🤖 AI Summary
Current neural retrieval models exhibit limited reasoning capabilities, while large language models (LLMs) incur prohibitive computational costs; moreover, query rewriting approaches struggle to support the iterative exploration and dynamic revision required for complex queries. This paper proposes Orion, the first framework that synergistically integrates reinforcement learning (RL) with synthetic trajectory training to empower a lightweight (1.2B-parameter) language model to autonomously perform multi-step reasoning, self-reflection, and dynamic query optimization prior to retrieval. Orion unifies synthetic trajectory generation, supervised fine-tuning, RL-based policy optimization, and beam search during inference, enabling end-to-end learning of retrieval strategies. Experiments demonstrate that Orion outperforms state-of-the-art retrievers—despite their parameters being 200–400× larger—on five of six mainstream benchmarks: SciFact (+77.6%), BRIGHT (+25.2%), and NFCorpus (+63.2%), thereby challenging the “scale-only” paradigm in neural retrieval.
📝 Abstract
Effective information retrieval requires reasoning over partial evidence and refining strategies as information emerges. Yet current approaches fall short: neural retrievers lack reasoning capabilities, large language models (LLMs) provide semantic depth but at prohibitive cost, and query rewriting or decomposition limits improvement to static transformations.

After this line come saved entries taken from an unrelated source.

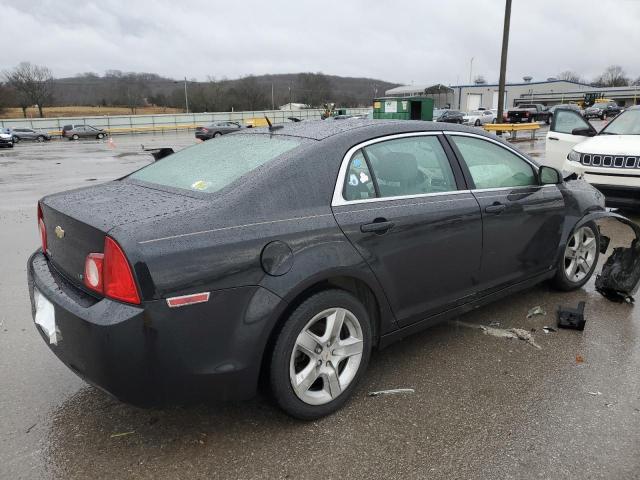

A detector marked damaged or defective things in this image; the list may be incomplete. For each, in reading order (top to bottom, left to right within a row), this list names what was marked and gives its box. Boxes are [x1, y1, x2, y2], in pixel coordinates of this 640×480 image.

rear window with shattered glass [129, 133, 304, 193]
damaged black car [26, 121, 632, 420]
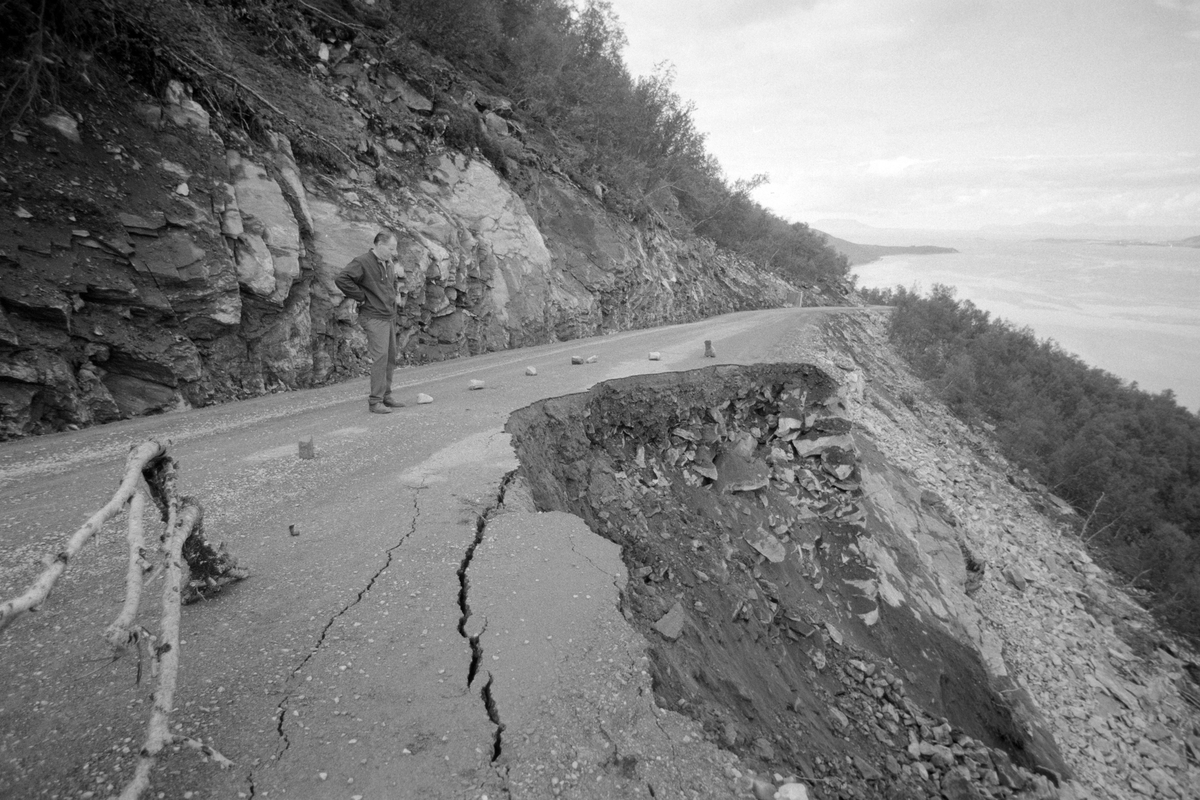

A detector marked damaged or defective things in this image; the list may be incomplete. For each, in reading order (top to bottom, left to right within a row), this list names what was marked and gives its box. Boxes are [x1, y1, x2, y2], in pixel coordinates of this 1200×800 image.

road crack [247, 488, 422, 792]
cracked asphalt road [2, 308, 852, 800]
landslide damage [506, 364, 1072, 800]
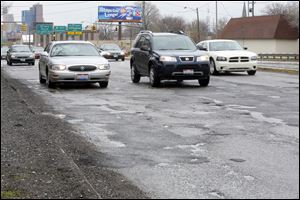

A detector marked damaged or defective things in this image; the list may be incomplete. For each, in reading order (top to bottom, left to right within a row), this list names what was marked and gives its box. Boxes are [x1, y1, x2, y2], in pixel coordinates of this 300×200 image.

As a result, existing methods fail to capture the iterative dynamics of exploration, feedback, and revision that complex user queries demand. We introduce Orion, a training framework that enables compact models (350M-1.2B parameters) to perform iterative retrieval through learned search strategies. Orion combines: (1) synthetic trajectory generation and supervised fine-tuning to encourage diverse exploration patterns in models, (2) reinforcement learning (RL) that rewards effective query refinement and backtracking behaviors, and (3) inference-time beam search algorithms that exploit the self-reflection capabilities learned during RL. Despite using only 3% of the training data available, our 1.2B model achieves 77.6% success on SciFact (vs. 72.6% for prior retrievers), 25.2% on BRIGHT (vs. 22.1%), 63.2% on NFCorpus (vs. 57.8%), and remains competitive on FEVER, HotpotQA, and MSMarco. It outperforms retrievers up to 200-400x larger on five of six benchmarks. These findings suggest that retrieval performance can emerge from learned strategies, not just model scale, when models are trained to search, reflect, and revise.